Claro está que en este sentido, cuando ni los poetas que fueron también grandes sabios pueden ser poetas didácticos en el siglo XIX, menos lo es Olegario Andrade, cuyos estudios habían sido cortos y someros; pero hay otro sentido, según el cual, como por ciencia infusa, puede un poeta ser sublimemente didáctico en nuestros días.

Las elevadas aspiraciones, el ideal cuya realización se columbra en el porvenir, los planes, doctrinas y esperanzas que están en la mente colectiva de un pueblo ó de la humanidad toda, por estilo vago, informe y confuso, resplandecen con mayor luz en el alma del poeta, y merced á la energía plástica que el poeta tiene, se revisten de forma determinada, precisa y hermosa, en versos que muestran con claridad aquello mismo que agitaba el centro oscuro del alma y que el vulgo apenas comprendía. Para ser así poeta didáctico se requieren dos grandes y raras condiciones, sin las cuales no se alcanza la perfección de la forma en que estriba el misterio. Se requieren el entusiasmo y el buen gusto.

El entusiasmo, esto es, el sentimiento fervoroso y la imaginación potente que le pone de manifiesto, habilitaban é ilustraban, sin duda, el espíritu de Olegario Andrade: poseía esta primera condición para ser gran poeta docente. Sobre la otra condición, sobre la del buen gusto, hay reparos que poner.
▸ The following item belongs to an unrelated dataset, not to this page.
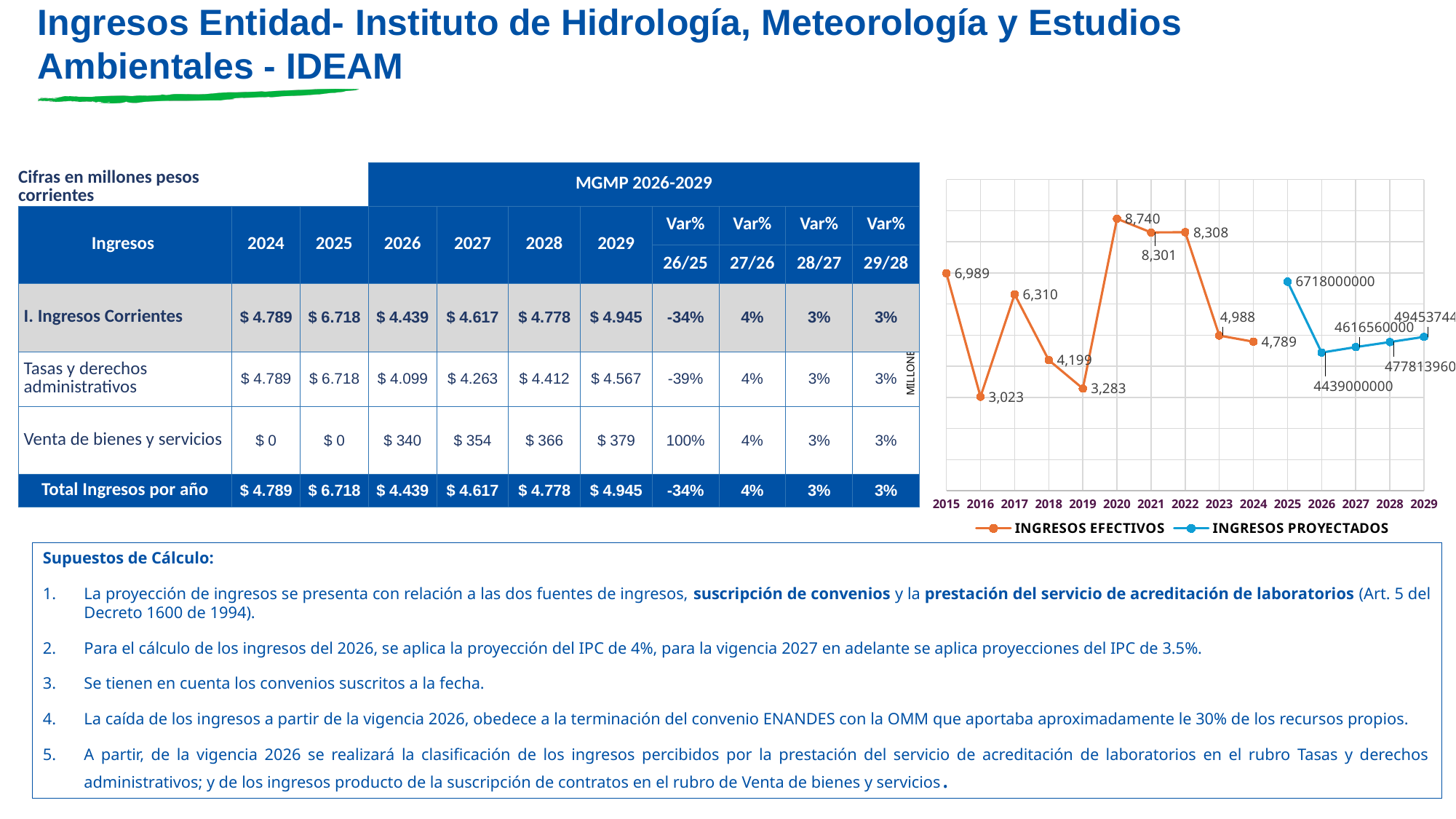
What is the difference between the INGRESOS EFECTIVOS values for 2020 and 2019? 5,457 What is the value of INGRESOS PROYECTADOS for 2025 in the chart? 6718000000 What is the value of INGRESOS EFECTIVOS for 2020 in the chart? 8,740 What kind of chart is shown on the right of the slide? line chart Which year has the higher INGRESOS EFECTIVOS value, 2015 or 2017? 2015 What is the value of INGRESOS EFECTIVOS for 2016 in the chart? 3,023 What are the two series named in the chart legend? INGRESOS EFECTIVOS and INGRESOS PROYECTADOS In which year does the INGRESOS EFECTIVOS series reach its highest value? 2020 How many years are shown on the x axis of the chart? 15 In which year does the INGRESOS EFECTIVOS series reach its lowest value? 2016 What is the value of INGRESOS PROYECTADOS for 2026 in the chart? 4439000000 How many series does the chart legend list? 2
En mi sentir, es necesario dar á la forma extraordinaria belleza para que este género de poesía transcendental y encumbrada penetre bien en las inteligencias y en los corazones, y venga á ser como la fórmula duradera de una tendencia general, de una aspiración nacional ó humana.

No bastan las imágenes de que reviste y adorna el poeta su pensamiento, ni el fuego de la pasión con que le presta calor y vida; son indispensables, además, el esmero, la reflexión y el arte más exquisito.

Acontece en ocasiones que un poeta, sin pensamientos muy por cima de lo vulgar, pero con sentimiento delicado, cuando posee y emplea ese arte exquisito, comunica al lector dicho sentimiento y le conmueve más que el poeta desaliñado, aunque tenga ideas más hondas y nuevas. Así entre nosotros, Moratín, hijo, es el más artista, el más primoroso cincelador de versos. Gracias á aquel magistral arte suyo, lo más insignificante á veces, por el fondo, nos penetra, interesa ó enternece. El pensamiento expresado con nitidez y mesura no toca en lo ridículo por el empeño de llegar á lo sublime; y el sentir, expresado con mesura también, aparece sincero, y se apodera de nosotros, mientras que un sentir, más sincero quizá, si está expresado con exageración, nos parece falso, y nos hace reir cuando pretende hacer que lloremos.

No es esto decir que lo primoroso y atildado de la forma salve nunca lo que carece de fondo, lo que está vacío de pensamiento, y frío de sentimiento, ó recalentado con sentimiento falso y postizo. Sean ejemplo de esto los versos políticos de Monti: son un prodigio de hechura, pero á mí me dejan helado: apenas tengo paciencia para leerlos.

No hay arte con que disimule el poeta la falta de convicción. Lo que sí puede ser es que por ampulosidad sobrada se estropee un sentimiento leal y sincero, y aparezca falso y mentido. Esto se advierte á veces en Víctor Hugo. No ha de extrañarse, pues, que también se advierta en Olegario Andrade, que tomó á Víctor Hugo por ídolo y modelo.

Víctor Hugo tenía mucho arte: ponía en la forma el mayor esmero y estudio, como casi todos los poetas franceses; pero nuestros poetas románticos, que no pueden imitar en la forma la poesía francesa, por ser tan distinta, y que acaso se dejan engañar por lo que dice el poeta extranjero de que la inspiración le arrebata y de que no reflexiona, ni lima, ni pule, escriben sin arte y allá corren desbocados, dando rienda suelta á su portentosa facilidad.

Presupuestos, con todo, el sentir y el pensar con hondura, y la sinceridad, y el brío en el estilo, que todo esto tiene Andrade, no se puede negar que fué egregio poeta, por más que á veces le falten el arte, la mesura, la nitidez y la elegancia.